Simulating quantum transport with ultracold atoms and interaction effects

TL;DR

This paper extends ultracold atom simulations of quantum transport to multiple spin components, deriving a current formula, observing Fano resonances, and analyzing interaction effects on conductance in one-dimensional systems.

Contribution

It introduces a generalized scheme for simulating multi-spin quantum transport and derives a new current formula, also exploring interaction effects on conductance.

Findings

Fano resonance observed in two-spin conductance measurements.

Conductance vanishes with attractive interactions due to a spin gap.
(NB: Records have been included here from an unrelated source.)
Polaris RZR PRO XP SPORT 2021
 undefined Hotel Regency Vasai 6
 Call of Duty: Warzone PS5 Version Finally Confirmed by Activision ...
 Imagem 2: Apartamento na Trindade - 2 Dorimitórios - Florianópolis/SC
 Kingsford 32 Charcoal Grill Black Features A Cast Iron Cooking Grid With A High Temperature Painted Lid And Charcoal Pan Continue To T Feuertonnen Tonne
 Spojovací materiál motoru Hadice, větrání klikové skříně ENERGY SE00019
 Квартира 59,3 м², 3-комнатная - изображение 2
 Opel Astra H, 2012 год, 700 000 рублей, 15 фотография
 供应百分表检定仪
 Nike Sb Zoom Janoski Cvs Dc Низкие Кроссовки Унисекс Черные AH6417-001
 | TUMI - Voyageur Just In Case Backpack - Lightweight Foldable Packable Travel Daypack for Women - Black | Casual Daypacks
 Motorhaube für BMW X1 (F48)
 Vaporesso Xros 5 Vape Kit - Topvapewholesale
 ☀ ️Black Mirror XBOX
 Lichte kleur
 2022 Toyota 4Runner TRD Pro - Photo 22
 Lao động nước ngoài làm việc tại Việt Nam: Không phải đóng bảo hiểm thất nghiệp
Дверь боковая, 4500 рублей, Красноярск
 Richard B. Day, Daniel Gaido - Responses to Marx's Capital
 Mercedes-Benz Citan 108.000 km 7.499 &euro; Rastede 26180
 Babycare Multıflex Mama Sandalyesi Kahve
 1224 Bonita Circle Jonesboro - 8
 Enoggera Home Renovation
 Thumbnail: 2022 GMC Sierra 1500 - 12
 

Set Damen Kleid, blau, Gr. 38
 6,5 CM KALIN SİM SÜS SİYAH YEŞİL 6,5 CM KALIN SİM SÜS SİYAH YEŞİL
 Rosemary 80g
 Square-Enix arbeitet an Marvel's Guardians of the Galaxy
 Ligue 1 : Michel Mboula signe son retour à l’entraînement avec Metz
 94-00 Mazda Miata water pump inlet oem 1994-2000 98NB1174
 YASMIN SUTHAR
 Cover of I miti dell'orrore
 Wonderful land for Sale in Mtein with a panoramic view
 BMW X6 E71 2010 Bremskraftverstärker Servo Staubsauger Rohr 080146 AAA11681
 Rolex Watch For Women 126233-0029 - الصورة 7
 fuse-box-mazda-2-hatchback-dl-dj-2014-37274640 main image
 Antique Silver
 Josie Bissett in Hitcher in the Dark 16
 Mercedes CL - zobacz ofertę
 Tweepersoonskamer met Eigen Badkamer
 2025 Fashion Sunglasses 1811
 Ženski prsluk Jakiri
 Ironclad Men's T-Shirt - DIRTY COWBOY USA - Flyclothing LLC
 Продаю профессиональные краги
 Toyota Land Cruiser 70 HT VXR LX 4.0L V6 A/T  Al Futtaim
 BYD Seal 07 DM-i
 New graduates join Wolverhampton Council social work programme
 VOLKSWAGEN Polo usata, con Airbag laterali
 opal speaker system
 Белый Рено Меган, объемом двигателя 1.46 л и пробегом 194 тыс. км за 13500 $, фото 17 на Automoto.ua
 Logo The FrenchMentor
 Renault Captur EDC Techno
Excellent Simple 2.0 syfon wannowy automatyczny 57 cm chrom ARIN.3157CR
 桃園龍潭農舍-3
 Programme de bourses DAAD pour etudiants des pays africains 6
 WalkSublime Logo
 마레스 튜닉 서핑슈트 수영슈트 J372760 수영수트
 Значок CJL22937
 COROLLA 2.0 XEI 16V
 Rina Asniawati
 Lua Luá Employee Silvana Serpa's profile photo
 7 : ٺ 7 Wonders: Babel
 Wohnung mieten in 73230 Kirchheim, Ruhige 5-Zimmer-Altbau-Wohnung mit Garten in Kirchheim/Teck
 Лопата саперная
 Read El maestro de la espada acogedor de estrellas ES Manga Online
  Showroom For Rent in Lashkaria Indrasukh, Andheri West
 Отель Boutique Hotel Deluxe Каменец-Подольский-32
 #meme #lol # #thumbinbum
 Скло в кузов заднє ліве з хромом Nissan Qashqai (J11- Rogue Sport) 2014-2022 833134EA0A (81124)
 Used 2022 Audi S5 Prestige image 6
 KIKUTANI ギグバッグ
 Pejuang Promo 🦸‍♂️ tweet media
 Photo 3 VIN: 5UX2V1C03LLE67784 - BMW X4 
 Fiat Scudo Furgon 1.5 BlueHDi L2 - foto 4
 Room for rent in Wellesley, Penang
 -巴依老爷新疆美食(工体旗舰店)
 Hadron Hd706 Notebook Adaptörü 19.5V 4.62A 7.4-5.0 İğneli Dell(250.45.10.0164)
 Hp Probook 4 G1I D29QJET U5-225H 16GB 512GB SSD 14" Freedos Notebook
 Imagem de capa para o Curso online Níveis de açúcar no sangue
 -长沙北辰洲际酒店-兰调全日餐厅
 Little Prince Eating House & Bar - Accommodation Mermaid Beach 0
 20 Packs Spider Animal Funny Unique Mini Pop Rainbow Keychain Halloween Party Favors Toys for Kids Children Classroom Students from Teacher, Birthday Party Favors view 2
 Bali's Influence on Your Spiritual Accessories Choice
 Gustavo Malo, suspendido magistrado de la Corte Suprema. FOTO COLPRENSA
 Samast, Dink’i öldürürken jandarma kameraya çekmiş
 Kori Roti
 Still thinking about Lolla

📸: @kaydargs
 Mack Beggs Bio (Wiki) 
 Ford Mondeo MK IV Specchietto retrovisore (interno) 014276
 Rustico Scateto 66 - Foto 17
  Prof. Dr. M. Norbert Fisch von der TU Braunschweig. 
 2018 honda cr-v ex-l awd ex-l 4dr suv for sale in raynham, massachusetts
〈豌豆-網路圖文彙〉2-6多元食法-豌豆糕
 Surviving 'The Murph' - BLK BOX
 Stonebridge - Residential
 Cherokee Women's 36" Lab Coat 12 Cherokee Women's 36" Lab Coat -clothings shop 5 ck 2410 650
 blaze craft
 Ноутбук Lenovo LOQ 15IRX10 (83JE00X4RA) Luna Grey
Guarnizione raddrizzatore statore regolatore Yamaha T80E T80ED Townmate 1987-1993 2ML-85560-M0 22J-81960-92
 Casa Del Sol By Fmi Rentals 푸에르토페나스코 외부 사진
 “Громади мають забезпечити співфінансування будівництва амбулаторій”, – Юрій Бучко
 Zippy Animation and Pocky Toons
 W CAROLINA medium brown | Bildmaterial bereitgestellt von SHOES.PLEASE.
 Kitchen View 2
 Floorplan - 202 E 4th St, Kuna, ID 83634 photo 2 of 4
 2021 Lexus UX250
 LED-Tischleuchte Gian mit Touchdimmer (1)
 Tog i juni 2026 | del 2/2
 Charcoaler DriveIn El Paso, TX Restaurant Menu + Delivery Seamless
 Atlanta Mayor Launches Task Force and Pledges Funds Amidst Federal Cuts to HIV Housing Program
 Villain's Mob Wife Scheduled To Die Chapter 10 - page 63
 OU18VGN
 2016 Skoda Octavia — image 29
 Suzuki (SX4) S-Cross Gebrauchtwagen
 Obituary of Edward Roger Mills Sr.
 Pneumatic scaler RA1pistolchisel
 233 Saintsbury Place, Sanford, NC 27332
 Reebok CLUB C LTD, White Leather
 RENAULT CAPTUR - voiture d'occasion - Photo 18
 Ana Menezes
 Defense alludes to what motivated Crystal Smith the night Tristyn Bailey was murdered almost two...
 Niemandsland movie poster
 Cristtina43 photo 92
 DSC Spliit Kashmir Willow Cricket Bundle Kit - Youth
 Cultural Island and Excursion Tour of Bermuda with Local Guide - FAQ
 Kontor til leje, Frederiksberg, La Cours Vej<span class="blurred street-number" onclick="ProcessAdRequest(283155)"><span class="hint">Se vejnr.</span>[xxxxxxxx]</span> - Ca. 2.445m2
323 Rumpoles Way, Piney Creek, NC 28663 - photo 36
Conductance is enhanced for repulsive interactions following a power law.

Abstract

Quantum transport can be simulated with ultracold atoms by employing spin superpositions of fermions interacting with spin-dependent potentials. Here we first extend this scheme to an arbitrary number of spin components so as to allow simulating transport through a multiterminal quantum dot and derive a current formula in terms of a spin rotation matrix and potential phase shifts. We then show that a Fano resonance manifests itself in measuring a linear conductance at zero temperature in the case of two spin components. We also study how a weak interparticle interaction in bulk affects quantum transport in one dimension with the bosonization and renormalization techniques. In particular, we find that the conductance vanishes for an attractive interaction due to a bulk spin gap, while it is enhanced for a repulsive interaction by a power law with lowering the temperature or the chemical potential difference.